Back to Bannockburn

Commemorative monuments

Wander around our landscaped grounds and enjoy views across to Stirling Castle, which played a central role in the battle. Stand where the Scots made camp and where, according to legend, Bruce raised his royal standard on the eve of battle. There’s also a medieval physic garden and a commemorative area, including a memorial cairn and the remarkable statue of Robert the Bruce.

Visitors have been journeying to this iconic site for centuries, in honour and curiosity. The monuments erected here are a tribute to the thousands of men who fought and died during the Battle of Bannockburn.

To mark the battle’s 700th anniversary in 2014 we carried out significant work to conserve and restore the monuments. This included the iconic equestrian statue of Robert the Bruce by Charles d’Orville Pilkington Jackson, which we returned to its original, striking bronze finish.

In the centre of the rotunda, the topmast of the flagpole from the 1870s was also replaced, complete with battleaxe weathervane.

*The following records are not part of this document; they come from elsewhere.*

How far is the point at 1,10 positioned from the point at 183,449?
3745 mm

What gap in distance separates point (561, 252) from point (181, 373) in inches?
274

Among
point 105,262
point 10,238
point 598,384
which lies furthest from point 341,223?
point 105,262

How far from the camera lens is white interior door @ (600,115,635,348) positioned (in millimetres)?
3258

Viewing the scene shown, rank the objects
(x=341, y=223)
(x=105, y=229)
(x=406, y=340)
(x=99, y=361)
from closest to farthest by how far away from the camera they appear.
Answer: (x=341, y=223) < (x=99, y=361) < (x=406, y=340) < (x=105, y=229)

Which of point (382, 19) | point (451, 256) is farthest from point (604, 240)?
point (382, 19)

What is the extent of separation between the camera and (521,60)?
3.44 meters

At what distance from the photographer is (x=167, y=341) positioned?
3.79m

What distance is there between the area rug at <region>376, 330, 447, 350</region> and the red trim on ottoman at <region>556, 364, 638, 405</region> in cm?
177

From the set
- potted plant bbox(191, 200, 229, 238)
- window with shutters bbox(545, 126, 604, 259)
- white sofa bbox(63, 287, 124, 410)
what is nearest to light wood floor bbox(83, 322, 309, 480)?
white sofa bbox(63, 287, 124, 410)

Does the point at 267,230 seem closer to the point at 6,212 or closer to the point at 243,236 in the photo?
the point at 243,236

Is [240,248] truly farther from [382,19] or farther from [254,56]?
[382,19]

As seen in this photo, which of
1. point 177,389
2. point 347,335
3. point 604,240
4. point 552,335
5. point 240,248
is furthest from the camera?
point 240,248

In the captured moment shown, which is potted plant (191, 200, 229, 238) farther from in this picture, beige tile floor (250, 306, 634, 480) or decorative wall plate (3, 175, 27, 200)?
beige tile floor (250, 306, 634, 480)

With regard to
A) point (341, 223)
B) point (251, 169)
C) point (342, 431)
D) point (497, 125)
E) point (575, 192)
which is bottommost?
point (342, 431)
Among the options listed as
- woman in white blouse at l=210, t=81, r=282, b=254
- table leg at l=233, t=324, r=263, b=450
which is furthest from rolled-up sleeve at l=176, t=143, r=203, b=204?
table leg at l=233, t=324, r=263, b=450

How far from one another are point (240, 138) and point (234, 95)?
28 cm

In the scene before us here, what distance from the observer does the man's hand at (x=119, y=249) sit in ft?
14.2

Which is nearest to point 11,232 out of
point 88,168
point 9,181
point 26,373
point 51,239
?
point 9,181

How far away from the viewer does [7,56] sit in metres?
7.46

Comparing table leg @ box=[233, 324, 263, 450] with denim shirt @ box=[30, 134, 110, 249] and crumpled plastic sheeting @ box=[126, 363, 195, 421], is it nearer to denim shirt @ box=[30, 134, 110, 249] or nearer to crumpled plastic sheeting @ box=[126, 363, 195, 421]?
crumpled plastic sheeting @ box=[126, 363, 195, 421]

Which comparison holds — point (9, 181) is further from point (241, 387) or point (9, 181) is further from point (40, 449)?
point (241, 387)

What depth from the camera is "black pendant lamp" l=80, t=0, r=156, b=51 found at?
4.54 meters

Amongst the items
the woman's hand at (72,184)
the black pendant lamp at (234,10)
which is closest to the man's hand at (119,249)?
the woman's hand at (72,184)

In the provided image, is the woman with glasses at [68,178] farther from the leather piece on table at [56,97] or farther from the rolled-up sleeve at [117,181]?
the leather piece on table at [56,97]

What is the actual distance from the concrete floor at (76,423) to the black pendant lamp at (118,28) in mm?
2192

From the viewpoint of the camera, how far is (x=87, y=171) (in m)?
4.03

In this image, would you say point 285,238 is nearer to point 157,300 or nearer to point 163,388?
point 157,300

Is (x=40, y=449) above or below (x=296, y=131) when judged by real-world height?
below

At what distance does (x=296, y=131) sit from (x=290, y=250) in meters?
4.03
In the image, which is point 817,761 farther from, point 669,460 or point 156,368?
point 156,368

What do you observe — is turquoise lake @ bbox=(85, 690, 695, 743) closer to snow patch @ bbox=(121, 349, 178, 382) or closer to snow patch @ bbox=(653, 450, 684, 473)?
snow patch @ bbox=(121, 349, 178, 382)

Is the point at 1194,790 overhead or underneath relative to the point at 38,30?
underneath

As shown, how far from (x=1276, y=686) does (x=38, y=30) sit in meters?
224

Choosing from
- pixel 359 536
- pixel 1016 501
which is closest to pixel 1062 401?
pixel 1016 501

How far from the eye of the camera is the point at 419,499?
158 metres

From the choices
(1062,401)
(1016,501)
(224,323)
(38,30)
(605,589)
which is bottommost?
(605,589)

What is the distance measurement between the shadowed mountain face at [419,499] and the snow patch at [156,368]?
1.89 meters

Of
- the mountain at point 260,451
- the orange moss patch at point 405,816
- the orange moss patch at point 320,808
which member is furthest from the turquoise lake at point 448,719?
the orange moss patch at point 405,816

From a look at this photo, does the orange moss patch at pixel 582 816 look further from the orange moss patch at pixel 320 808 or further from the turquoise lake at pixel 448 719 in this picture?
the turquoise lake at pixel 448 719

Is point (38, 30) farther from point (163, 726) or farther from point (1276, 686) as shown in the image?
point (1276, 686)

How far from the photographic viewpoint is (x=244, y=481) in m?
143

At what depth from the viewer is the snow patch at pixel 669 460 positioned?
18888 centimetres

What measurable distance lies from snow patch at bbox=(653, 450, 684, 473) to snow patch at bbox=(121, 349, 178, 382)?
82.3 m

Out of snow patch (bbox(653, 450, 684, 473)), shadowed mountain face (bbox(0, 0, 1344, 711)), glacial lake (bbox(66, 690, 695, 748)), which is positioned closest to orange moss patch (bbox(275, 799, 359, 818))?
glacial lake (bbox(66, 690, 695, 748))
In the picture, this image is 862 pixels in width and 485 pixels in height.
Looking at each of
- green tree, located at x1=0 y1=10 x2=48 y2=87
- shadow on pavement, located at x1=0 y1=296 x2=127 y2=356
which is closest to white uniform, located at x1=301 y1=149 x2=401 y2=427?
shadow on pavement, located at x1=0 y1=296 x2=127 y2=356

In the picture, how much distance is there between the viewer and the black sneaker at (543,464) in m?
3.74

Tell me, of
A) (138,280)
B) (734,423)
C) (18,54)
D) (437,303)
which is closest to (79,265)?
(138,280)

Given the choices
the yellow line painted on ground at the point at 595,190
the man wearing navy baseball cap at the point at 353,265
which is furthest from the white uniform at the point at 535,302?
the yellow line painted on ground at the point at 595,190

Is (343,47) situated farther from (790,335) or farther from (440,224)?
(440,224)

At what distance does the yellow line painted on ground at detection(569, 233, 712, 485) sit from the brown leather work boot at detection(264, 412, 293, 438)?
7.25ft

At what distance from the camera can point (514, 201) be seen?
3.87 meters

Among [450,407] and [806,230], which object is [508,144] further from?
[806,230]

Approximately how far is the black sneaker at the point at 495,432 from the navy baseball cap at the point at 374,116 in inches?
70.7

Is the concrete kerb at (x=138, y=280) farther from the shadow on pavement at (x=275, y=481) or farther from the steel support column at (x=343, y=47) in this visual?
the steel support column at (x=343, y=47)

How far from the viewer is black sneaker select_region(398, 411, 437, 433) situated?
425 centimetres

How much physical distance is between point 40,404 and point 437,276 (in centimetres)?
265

When the original rotunda monument was designed in the 1960s, the intention was for it to bear an inscription. So we commissioned a new poem by the acclaimed Scottish writer Kathleen Jamie, to be inscribed on the replacement ring beam of the rotunda. The poem concludes with the following lines, which express the ‘universal truth’ of this deeply significant Scottish landscape:

‘Come all ye’, the country says
You win me, who take me most to heart.